Ferrari: Schön. Schnell. Laut. Neue Bilder, Storys, Einblicke
Er war kein einfacher Mann, aber einer mit Prinzipien: Enzo Ferrari. Ein neues Buch feiert diese Legende in beeindruckenden Bildern.
"Klein“ war das Wort der Stunde im Nachkriegs-Italien der 40er-Jahre. Sparsam. Und: billig. Das brachte teilweise geniale und heute ikonische Innovationen mit sich.
In Pontedera, mitten in den grünen Hügeln der Toscana, entstand die erste Vespa des Unternehmers Enrico Piaggio, in Mailand folgte Lambretta und am idyllischen Comer See wurde von Moto Guzzi die erste Guzzino gebaut. Während Fiat voll auf den kleinen 500er als Volksauto setzte, liebevoll Topolino, also Mäuschen, genannt.
Ein Mann schwamm allerdings ohne viele Worte gegen den Strom: Enzo Ferrari. Er glaubte nicht an Kleinmut. Nicht an das Sparen, nicht an das „gerade gut genug“.
Während Italien auf Massenproduktion setzte, träumte er von Vollkommenheit – von Geschwindigkeit, Kraft, von der makellosen Linie aus Stahl. Wo andere Räder bauten, schuf er Skulpturen auf Asphalt.
Er hatte noch Geld aus einer Abfindung, die er von Alfa Romeo bekommen hatte, nachdem er dort als Rennsportleiter ausgestiegen ist, und ein Schleifmaschinenwerk, das den Krieg halbwegs überstanden hatte. Das sollte ihm dabei helfen, zu erreichen, wovon er träumte: Rennwagen, Perfektion, Legende.

Die Scuderia Ferrari 1932 auf der Messe in Bologna, mit Autos, Reifen, Treibstoff und Plakaten ihrer Partner
©Credit NachtragenAls Rennfahrer war er keineswegs der Schnellste – doch sein Gespür für Motoren, Präzision und Strategie machte ihn bald zum Teamleiter. 1929 gründete er die Scuderia Ferrari, zunächst für Alfa Romeo-Fahrer. Motoren aufmotzen, Fahrer auswählen, Trainingspläne entwickeln – Ferrari war ein Stratege.

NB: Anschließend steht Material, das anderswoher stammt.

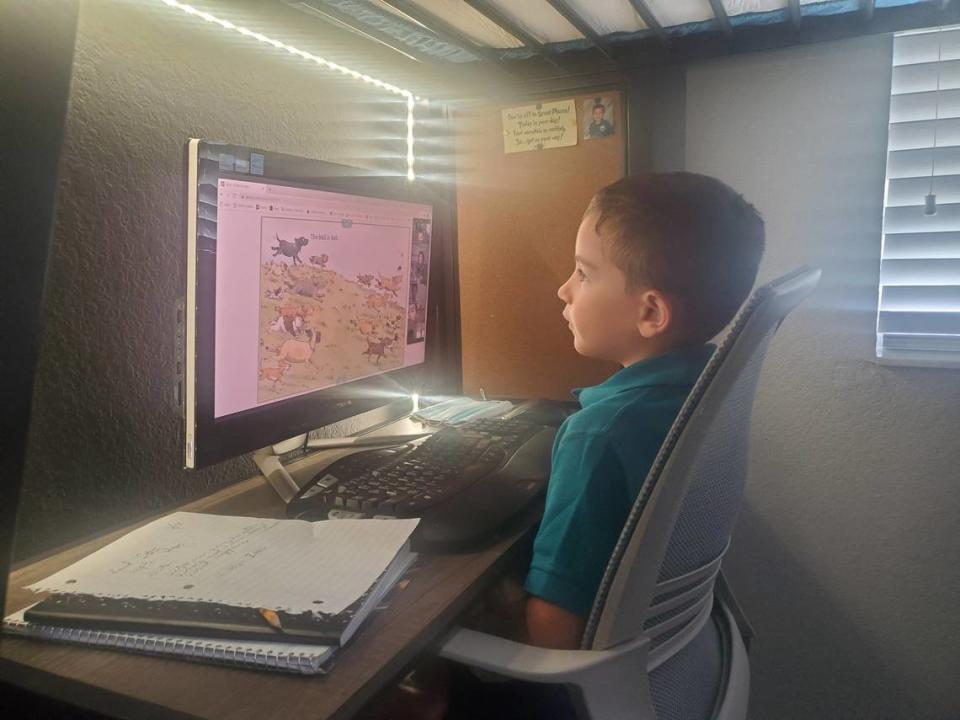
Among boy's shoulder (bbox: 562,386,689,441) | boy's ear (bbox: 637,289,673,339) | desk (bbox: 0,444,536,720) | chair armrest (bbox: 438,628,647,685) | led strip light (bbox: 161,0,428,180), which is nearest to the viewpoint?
desk (bbox: 0,444,536,720)

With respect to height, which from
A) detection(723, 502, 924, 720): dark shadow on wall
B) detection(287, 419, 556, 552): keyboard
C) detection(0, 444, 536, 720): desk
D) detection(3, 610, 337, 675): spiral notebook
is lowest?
detection(723, 502, 924, 720): dark shadow on wall

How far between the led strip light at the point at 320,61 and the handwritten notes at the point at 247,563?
64 centimetres

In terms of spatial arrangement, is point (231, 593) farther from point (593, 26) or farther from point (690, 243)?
point (593, 26)

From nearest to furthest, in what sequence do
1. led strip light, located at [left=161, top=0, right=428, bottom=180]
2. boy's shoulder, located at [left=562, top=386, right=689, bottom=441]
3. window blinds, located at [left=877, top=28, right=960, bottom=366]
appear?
boy's shoulder, located at [left=562, top=386, right=689, bottom=441] → led strip light, located at [left=161, top=0, right=428, bottom=180] → window blinds, located at [left=877, top=28, right=960, bottom=366]

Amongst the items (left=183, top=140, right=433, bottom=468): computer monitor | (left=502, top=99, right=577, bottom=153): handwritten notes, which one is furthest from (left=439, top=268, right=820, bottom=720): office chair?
(left=502, top=99, right=577, bottom=153): handwritten notes

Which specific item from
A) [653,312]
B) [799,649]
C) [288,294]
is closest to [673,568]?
[653,312]

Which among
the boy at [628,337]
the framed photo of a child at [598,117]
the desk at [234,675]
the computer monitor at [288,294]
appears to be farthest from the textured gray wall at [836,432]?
the desk at [234,675]

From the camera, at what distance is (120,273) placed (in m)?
0.83

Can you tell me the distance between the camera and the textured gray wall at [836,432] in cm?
122

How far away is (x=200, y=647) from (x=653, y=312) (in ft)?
1.85

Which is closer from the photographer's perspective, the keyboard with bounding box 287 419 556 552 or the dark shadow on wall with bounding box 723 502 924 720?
the keyboard with bounding box 287 419 556 552

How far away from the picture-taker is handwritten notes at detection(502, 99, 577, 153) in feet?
4.15

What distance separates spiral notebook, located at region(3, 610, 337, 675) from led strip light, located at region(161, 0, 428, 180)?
0.72 m

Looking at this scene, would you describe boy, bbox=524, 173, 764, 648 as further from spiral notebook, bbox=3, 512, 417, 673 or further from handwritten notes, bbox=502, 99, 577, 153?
handwritten notes, bbox=502, 99, 577, 153
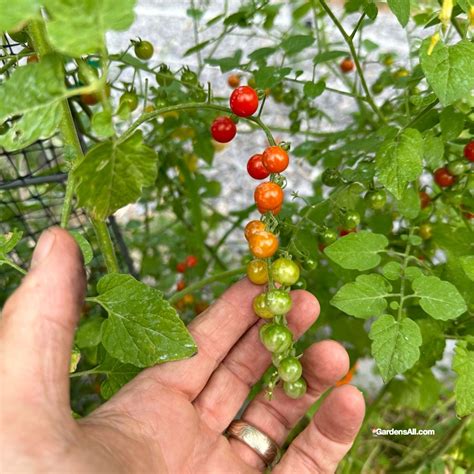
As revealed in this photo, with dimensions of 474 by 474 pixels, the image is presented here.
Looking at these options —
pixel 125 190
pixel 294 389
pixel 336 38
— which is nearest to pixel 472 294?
pixel 294 389

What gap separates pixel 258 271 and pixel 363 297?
0.17m

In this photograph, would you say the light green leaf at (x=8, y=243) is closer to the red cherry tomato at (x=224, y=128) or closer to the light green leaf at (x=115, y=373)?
the light green leaf at (x=115, y=373)

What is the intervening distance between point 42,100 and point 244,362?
638 mm

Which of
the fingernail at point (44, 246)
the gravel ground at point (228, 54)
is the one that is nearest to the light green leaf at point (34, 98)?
the fingernail at point (44, 246)

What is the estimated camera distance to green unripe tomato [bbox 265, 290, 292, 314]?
73 centimetres

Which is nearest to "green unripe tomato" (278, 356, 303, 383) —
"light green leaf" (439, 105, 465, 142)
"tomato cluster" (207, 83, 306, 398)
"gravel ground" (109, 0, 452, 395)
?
"tomato cluster" (207, 83, 306, 398)

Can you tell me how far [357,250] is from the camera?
79cm

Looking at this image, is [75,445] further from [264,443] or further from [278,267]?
[264,443]

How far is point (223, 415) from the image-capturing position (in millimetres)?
970

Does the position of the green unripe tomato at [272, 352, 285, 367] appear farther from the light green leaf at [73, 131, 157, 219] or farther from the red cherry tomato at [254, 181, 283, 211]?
the light green leaf at [73, 131, 157, 219]

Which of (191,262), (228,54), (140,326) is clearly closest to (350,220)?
(140,326)

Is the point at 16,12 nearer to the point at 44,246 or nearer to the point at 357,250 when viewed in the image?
the point at 44,246

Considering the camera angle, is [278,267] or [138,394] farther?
[138,394]

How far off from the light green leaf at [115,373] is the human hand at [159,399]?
0.05 feet
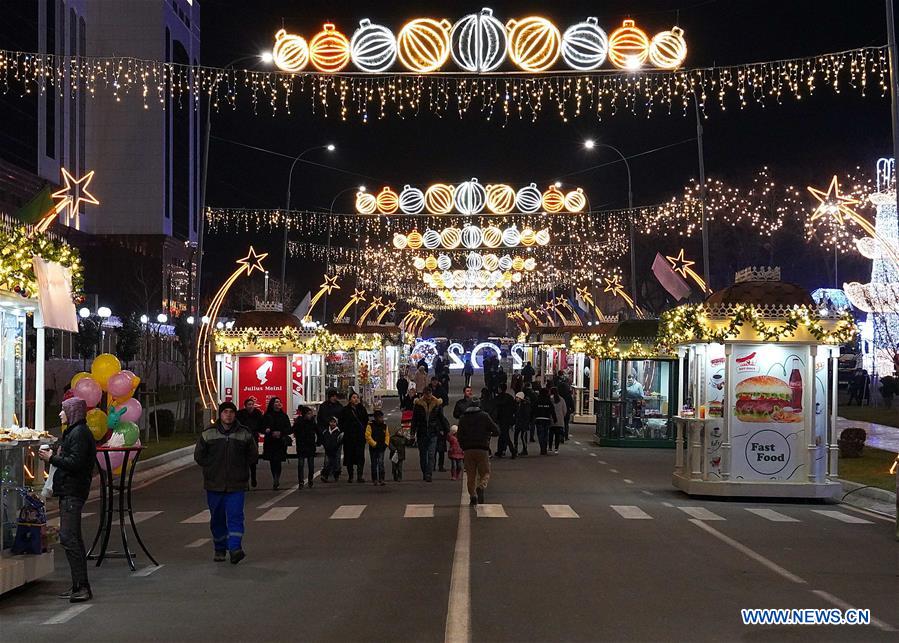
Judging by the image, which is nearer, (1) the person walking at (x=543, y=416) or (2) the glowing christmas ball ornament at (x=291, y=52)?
(2) the glowing christmas ball ornament at (x=291, y=52)

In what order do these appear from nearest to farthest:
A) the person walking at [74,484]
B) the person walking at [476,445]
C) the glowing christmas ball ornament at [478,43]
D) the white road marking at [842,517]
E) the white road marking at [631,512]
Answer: the person walking at [74,484], the white road marking at [631,512], the white road marking at [842,517], the person walking at [476,445], the glowing christmas ball ornament at [478,43]

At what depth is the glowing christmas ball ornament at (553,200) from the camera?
45.7 m

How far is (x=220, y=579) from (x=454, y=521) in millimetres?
5664

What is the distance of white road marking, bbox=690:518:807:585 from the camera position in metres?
12.8

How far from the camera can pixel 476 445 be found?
67.2ft

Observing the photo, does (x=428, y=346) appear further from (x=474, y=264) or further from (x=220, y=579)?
(x=220, y=579)

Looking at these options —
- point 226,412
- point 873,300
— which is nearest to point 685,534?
point 226,412

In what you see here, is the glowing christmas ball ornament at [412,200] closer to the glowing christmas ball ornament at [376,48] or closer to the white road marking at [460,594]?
the glowing christmas ball ornament at [376,48]

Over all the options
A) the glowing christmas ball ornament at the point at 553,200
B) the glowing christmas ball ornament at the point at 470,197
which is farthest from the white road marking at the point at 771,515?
the glowing christmas ball ornament at the point at 553,200

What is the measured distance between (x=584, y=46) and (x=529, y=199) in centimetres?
2219

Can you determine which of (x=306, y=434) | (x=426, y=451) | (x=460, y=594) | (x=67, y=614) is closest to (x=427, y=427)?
(x=426, y=451)

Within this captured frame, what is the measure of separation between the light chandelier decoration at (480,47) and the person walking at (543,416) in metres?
10.5

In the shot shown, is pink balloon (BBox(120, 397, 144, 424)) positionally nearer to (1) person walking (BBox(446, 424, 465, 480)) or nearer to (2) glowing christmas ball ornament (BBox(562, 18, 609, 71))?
(1) person walking (BBox(446, 424, 465, 480))

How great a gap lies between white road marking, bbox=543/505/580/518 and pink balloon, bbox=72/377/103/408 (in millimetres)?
7276
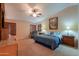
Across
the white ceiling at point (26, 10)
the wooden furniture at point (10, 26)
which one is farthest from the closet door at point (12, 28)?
the white ceiling at point (26, 10)

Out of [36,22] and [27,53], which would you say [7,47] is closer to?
[27,53]

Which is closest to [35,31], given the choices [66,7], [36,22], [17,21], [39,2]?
[36,22]

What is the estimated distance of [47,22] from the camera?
2.24 metres

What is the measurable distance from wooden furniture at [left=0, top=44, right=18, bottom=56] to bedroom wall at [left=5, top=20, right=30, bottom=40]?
197 millimetres

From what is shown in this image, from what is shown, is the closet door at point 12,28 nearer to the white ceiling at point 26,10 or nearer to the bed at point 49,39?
the white ceiling at point 26,10

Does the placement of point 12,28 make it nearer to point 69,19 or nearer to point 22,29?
point 22,29

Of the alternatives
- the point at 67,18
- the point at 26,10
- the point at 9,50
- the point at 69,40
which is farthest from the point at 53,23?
the point at 9,50

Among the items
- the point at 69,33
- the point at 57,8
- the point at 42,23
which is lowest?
the point at 69,33

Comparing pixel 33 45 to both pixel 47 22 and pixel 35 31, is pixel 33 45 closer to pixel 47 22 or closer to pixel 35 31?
pixel 35 31

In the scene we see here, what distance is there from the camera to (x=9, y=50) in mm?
2152

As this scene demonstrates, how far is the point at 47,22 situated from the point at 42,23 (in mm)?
104

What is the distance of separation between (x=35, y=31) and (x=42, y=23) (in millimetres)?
216

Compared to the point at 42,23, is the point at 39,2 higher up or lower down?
higher up

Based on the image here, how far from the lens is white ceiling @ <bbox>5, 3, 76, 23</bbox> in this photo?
217 cm
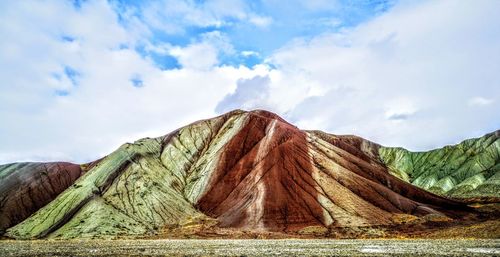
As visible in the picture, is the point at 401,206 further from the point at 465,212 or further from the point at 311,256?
the point at 311,256

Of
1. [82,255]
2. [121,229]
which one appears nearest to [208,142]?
[121,229]

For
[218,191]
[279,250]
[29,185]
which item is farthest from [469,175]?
[279,250]

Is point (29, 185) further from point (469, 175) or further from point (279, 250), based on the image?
point (469, 175)

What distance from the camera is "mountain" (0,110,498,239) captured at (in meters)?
97.4

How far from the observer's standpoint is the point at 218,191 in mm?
112875

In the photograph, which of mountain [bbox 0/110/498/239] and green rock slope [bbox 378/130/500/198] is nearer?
A: mountain [bbox 0/110/498/239]

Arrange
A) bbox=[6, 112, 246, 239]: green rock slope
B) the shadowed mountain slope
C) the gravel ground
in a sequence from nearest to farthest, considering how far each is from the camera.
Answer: the gravel ground < bbox=[6, 112, 246, 239]: green rock slope < the shadowed mountain slope

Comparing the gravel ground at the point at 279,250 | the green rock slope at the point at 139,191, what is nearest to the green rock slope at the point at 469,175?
the green rock slope at the point at 139,191

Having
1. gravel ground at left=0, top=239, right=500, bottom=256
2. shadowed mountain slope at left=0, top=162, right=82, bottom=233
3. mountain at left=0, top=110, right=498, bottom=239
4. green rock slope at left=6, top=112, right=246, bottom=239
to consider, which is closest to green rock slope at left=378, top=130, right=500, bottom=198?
mountain at left=0, top=110, right=498, bottom=239

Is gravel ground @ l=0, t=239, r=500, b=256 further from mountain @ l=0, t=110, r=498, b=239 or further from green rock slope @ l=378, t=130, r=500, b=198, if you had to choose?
green rock slope @ l=378, t=130, r=500, b=198

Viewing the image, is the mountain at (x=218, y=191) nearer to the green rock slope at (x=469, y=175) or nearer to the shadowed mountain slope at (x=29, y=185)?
the shadowed mountain slope at (x=29, y=185)

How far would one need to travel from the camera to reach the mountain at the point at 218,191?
9744 cm

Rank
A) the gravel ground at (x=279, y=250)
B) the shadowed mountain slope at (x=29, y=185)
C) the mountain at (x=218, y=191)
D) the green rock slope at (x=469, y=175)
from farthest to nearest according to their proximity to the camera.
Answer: the green rock slope at (x=469, y=175) → the shadowed mountain slope at (x=29, y=185) → the mountain at (x=218, y=191) → the gravel ground at (x=279, y=250)

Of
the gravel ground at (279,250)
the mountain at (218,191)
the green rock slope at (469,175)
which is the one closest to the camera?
the gravel ground at (279,250)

1938 wurde er Rennleiter bei Alfa, doch Konflikte mit dem Staatsbetrieb und der Bürokratie waren unvermeidlich. Enzo erkannte: Er musste seinen eigenen Weg gehen.
Außerdem lest ihr in dieser Geschichte noch:
- Mit wem Enzo Ferrari sich "anlegte"
- Die traurige Geschichte des Ferrari Dino
- Wer ist nun der schönste im ganzen Land?
Das neue Buch Ferrari (Taschen, 688 Seiten, 135 Euro) von Autor Pino Allievis ist eine wahre Fundgrube für alle, die diesen Traum noch immer im Herzen tragen. Es zeigt den großen Dickkopf aus Modena nicht als Mythos, sondern als Mann mit Vision, Starrsinn und einem feinen Gespür für Schönheit. Mit bislang unveröffentlichten Fotos – etwa der Schauspielerin Anna Magnani neben ihrem Ferrari – und handschriftlichen Skizzen aus dem Werk von Maranello.
Ferrari verstand die Bedeutung von Ästhetik sofort. Pino Allievi schreibt: „Ferrari war überzeugt: Autos sollten zuallererst schön sein, dann schnell – und natürlich sollten sie auch gut klingen.“ Damit fasst er perfekt zusammen, was Millionen Männer sich seit Jahrzehnten von einem Auto erträumen.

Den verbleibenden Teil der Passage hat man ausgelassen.